▸ EXERCISE DETAILS: Without the pictures, copy all the entries below exactly.
━━━━
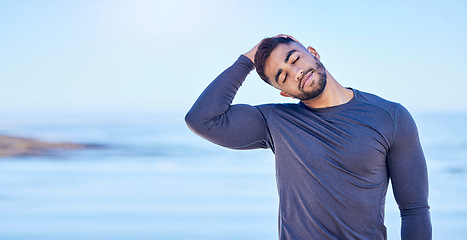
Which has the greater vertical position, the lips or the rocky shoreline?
the rocky shoreline

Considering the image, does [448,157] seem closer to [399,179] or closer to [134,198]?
[134,198]

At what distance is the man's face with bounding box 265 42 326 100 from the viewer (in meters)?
1.48

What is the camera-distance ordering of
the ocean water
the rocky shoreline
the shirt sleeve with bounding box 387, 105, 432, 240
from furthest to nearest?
the rocky shoreline → the ocean water → the shirt sleeve with bounding box 387, 105, 432, 240

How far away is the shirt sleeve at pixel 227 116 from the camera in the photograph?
1.58 meters

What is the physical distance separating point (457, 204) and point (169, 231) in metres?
3.20

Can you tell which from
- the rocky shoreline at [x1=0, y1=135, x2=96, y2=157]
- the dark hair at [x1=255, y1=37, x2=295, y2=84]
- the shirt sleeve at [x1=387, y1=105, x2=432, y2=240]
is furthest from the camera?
the rocky shoreline at [x1=0, y1=135, x2=96, y2=157]

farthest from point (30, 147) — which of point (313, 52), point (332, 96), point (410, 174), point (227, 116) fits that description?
point (410, 174)

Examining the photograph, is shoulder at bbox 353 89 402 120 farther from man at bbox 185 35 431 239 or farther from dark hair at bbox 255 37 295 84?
dark hair at bbox 255 37 295 84

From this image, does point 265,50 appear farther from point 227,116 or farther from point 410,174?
point 410,174

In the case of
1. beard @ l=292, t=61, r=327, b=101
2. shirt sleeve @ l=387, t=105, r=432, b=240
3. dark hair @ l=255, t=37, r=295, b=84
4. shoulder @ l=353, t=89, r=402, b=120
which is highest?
dark hair @ l=255, t=37, r=295, b=84

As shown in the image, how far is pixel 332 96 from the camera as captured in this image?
151 centimetres

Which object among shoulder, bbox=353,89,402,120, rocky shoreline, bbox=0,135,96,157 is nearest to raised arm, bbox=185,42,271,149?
shoulder, bbox=353,89,402,120

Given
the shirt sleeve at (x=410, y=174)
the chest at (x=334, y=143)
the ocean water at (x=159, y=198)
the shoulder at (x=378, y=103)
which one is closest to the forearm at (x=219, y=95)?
the chest at (x=334, y=143)

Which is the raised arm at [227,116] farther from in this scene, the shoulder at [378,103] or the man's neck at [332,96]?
the shoulder at [378,103]
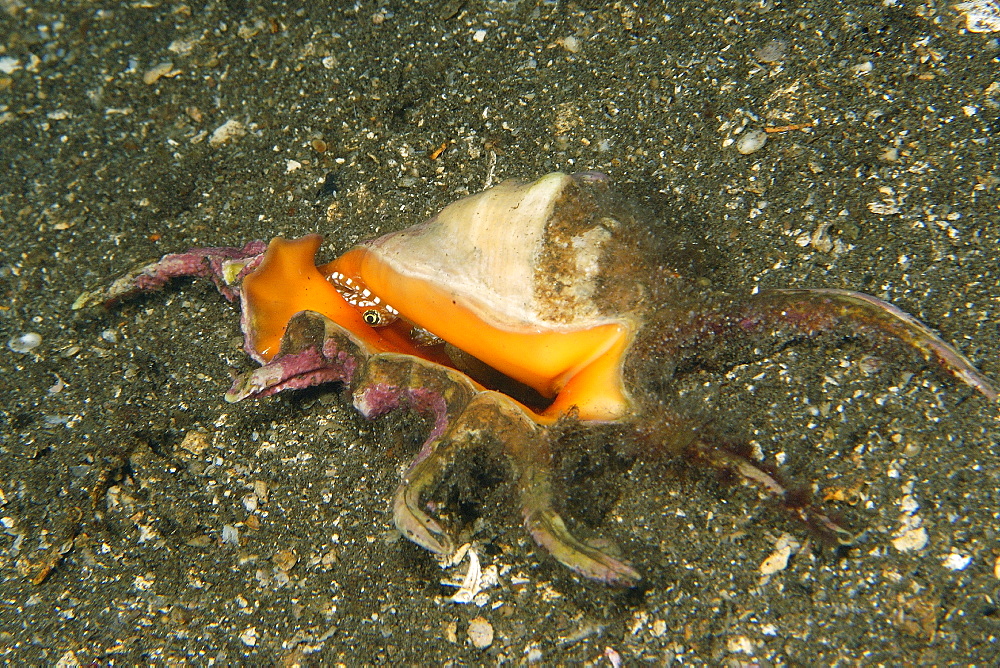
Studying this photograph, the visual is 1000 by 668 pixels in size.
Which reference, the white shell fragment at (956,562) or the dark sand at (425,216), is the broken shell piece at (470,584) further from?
the white shell fragment at (956,562)

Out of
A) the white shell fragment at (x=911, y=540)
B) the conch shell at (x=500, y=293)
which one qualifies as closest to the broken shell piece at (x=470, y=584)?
the conch shell at (x=500, y=293)

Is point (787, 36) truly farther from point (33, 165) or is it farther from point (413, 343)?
point (33, 165)

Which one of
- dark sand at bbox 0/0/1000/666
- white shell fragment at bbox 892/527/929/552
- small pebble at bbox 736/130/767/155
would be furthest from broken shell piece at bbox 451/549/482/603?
small pebble at bbox 736/130/767/155

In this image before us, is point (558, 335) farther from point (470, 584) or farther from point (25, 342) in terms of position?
point (25, 342)

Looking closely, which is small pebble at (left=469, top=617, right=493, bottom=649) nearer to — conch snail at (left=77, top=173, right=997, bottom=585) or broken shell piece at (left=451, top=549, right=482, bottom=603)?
broken shell piece at (left=451, top=549, right=482, bottom=603)

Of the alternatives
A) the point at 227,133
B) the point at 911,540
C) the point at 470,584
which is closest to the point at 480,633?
the point at 470,584

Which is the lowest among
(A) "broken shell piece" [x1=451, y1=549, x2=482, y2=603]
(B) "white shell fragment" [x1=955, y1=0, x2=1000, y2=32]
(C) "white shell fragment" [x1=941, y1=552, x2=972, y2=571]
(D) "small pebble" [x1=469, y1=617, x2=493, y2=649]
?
━━━━
▸ THE ANSWER:
Which has the greater vertical position, the lips or the rocky shoreline?
the rocky shoreline

Considering the image, does [448,157] seem closer to [399,179] or closer to [134,198]?
[134,198]

At what distance is the man's face with bounding box 265 42 326 100 from the viewer (in meters)?
1.48

What is the camera-distance ordering of
the ocean water
the rocky shoreline
the shirt sleeve with bounding box 387, 105, 432, 240
from furthest to nearest?
the rocky shoreline → the ocean water → the shirt sleeve with bounding box 387, 105, 432, 240

How far away is the shirt sleeve at pixel 227 116 from the camera in the photograph?
1.58 meters

What is the physical distance separating point (457, 204) and point (169, 231) in metres?
3.20

Can you tell which from
- the rocky shoreline at [x1=0, y1=135, x2=96, y2=157]
- the dark hair at [x1=255, y1=37, x2=295, y2=84]
- the shirt sleeve at [x1=387, y1=105, x2=432, y2=240]
is furthest from the camera?
the rocky shoreline at [x1=0, y1=135, x2=96, y2=157]

farthest from point (30, 147) — which of point (313, 52), point (332, 96), point (410, 174), point (227, 116) fits that description?
point (410, 174)

Examining the photograph, is shoulder at bbox 353 89 402 120 farther from man at bbox 185 35 431 239 or farther from dark hair at bbox 255 37 295 84?
dark hair at bbox 255 37 295 84

From this image, does point 265,50 appear farther from point 227,116 or farther from point 410,174?
point 410,174

In the case of
1. beard @ l=292, t=61, r=327, b=101
2. shirt sleeve @ l=387, t=105, r=432, b=240
3. dark hair @ l=255, t=37, r=295, b=84
4. shoulder @ l=353, t=89, r=402, b=120
which is highest?
dark hair @ l=255, t=37, r=295, b=84

As shown in the image, how far is pixel 332 96 from the camera as captured in this image?
151 centimetres

Which object among shoulder, bbox=353,89,402,120, rocky shoreline, bbox=0,135,96,157 is nearest to raised arm, bbox=185,42,271,149?
shoulder, bbox=353,89,402,120

Given
the shirt sleeve at (x=410, y=174)
the chest at (x=334, y=143)
the ocean water at (x=159, y=198)
the shoulder at (x=378, y=103)
which one is closest to the forearm at (x=219, y=95)?
the chest at (x=334, y=143)

Which is the raised arm at [227,116] farther from in this scene, the shoulder at [378,103] or the man's neck at [332,96]?
the shoulder at [378,103]
Studying this photograph, the visual is 1000 by 668 pixels in size.
Which reference, the white shell fragment at (956,562) or the dark sand at (425,216), is the broken shell piece at (470,584) further from?
the white shell fragment at (956,562)

Out of
A) the white shell fragment at (x=911, y=540)
B) the conch shell at (x=500, y=293)
which one qualifies as closest to the broken shell piece at (x=470, y=584)?
the conch shell at (x=500, y=293)

Is point (787, 36) truly farther from point (33, 165) or is it farther from point (413, 343)?
point (33, 165)

Which one of
- dark sand at bbox 0/0/1000/666
- white shell fragment at bbox 892/527/929/552
- small pebble at bbox 736/130/767/155
would be furthest from broken shell piece at bbox 451/549/482/603?
small pebble at bbox 736/130/767/155

In this image before us, is point (558, 335) farther from point (470, 584) or farther from point (25, 342) in terms of position?
point (25, 342)

Looking closely, which is small pebble at (left=469, top=617, right=493, bottom=649) nearer to — conch snail at (left=77, top=173, right=997, bottom=585) or broken shell piece at (left=451, top=549, right=482, bottom=603)?
broken shell piece at (left=451, top=549, right=482, bottom=603)

Of the alternatives
A) the point at 227,133
B) the point at 911,540
C) the point at 470,584
which is closest to the point at 480,633?
the point at 470,584

Which is the lowest among
(A) "broken shell piece" [x1=451, y1=549, x2=482, y2=603]
(B) "white shell fragment" [x1=955, y1=0, x2=1000, y2=32]
(C) "white shell fragment" [x1=941, y1=552, x2=972, y2=571]
(D) "small pebble" [x1=469, y1=617, x2=493, y2=649]
?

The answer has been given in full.